◆ OBJECTIVE ◆
Pick out every line of the material that contains the word "closest". The match is case-sensitive.

◆ INFORMATION PROVIDED ◆
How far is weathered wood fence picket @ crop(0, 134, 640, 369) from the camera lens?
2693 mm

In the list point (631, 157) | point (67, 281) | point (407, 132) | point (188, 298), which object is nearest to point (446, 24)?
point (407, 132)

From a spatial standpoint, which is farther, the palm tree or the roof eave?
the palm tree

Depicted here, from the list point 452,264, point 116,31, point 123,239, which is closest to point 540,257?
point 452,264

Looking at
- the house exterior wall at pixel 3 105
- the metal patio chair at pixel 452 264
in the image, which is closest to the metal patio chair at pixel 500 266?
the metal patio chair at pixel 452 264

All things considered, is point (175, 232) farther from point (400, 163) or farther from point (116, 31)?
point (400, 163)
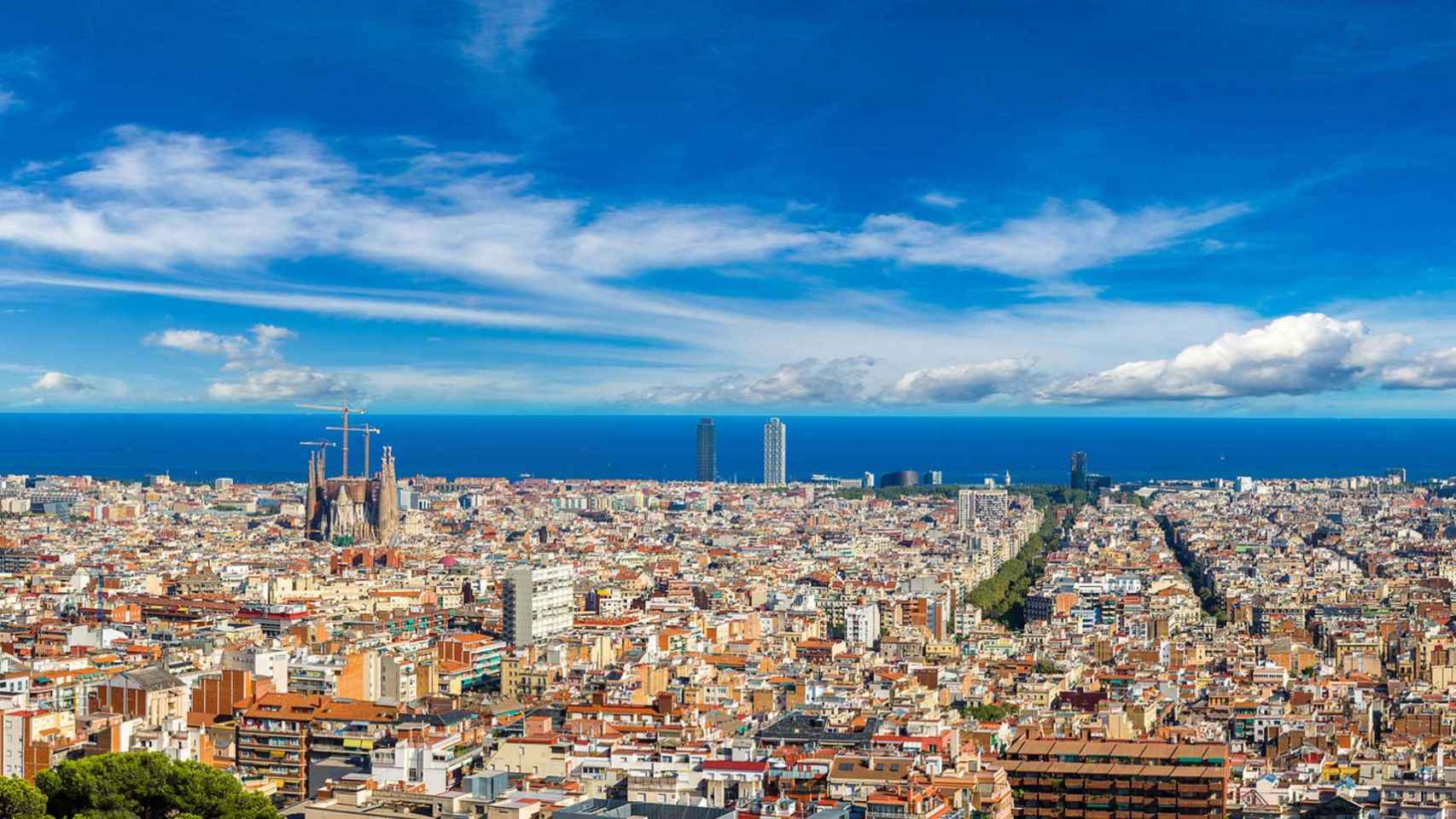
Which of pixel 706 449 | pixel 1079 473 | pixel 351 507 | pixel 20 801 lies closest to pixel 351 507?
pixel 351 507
--
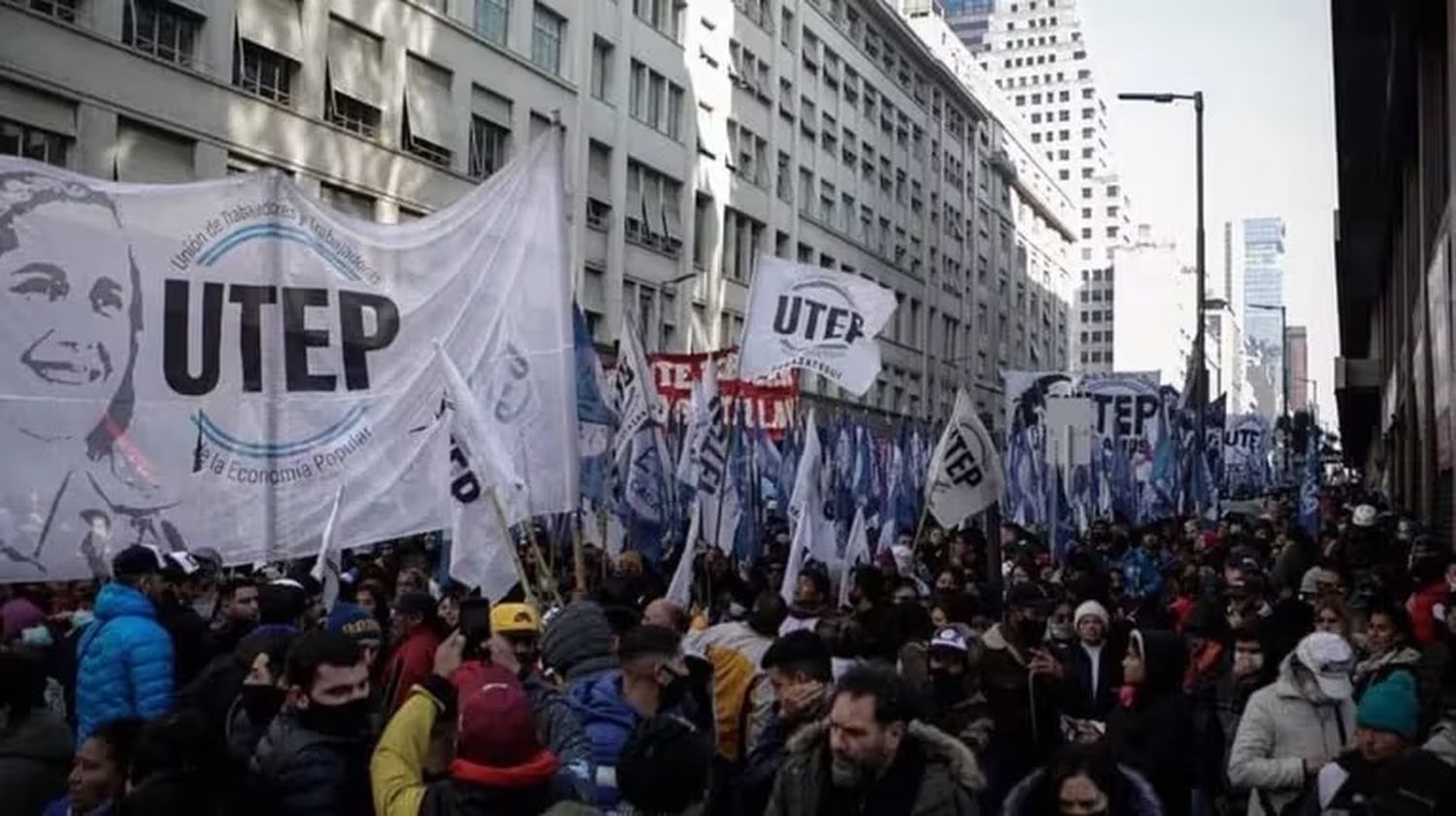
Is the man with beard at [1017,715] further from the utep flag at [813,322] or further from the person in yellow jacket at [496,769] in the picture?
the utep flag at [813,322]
---
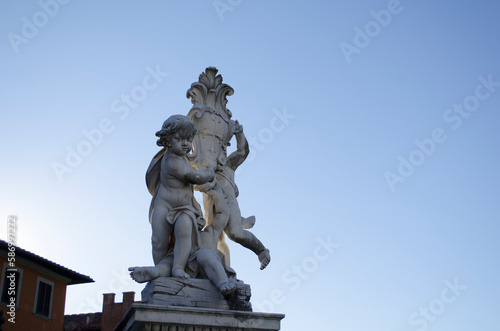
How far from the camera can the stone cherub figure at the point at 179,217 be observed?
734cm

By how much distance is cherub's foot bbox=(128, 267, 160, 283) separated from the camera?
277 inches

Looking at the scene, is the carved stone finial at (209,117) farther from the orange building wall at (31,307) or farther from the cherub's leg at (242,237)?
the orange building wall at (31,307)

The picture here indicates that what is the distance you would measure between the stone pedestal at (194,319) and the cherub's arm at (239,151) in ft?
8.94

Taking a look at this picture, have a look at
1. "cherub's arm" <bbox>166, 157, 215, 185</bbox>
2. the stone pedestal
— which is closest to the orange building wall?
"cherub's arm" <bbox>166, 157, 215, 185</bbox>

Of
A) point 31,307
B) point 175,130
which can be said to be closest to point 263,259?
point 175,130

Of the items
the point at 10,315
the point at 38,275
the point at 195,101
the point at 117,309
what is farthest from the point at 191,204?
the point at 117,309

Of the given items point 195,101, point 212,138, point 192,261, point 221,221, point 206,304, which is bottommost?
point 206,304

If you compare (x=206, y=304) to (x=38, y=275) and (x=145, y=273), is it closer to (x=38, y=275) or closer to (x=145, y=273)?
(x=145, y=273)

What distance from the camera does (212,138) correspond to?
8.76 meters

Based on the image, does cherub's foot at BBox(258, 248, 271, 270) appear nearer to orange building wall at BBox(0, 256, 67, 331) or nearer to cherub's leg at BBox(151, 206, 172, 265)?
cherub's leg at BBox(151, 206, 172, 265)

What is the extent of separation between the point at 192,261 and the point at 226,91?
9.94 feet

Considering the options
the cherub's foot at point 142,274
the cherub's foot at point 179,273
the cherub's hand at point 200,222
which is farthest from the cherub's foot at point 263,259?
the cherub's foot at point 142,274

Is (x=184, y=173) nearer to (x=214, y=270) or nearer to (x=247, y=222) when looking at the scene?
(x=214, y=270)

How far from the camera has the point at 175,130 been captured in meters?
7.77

◆ OUTPUT OF THE TASK ◆
Depicted here, from the list point 452,264, point 116,31, point 123,239, which is closest to point 540,257?
in the image, which is closest to the metal patio chair at pixel 500 266?
Which of pixel 706 449 | pixel 1079 473 | pixel 351 507 | pixel 20 801 lies closest to pixel 351 507?
— which is closest to the orange building wall?
which can be said to be closest to point 263,259?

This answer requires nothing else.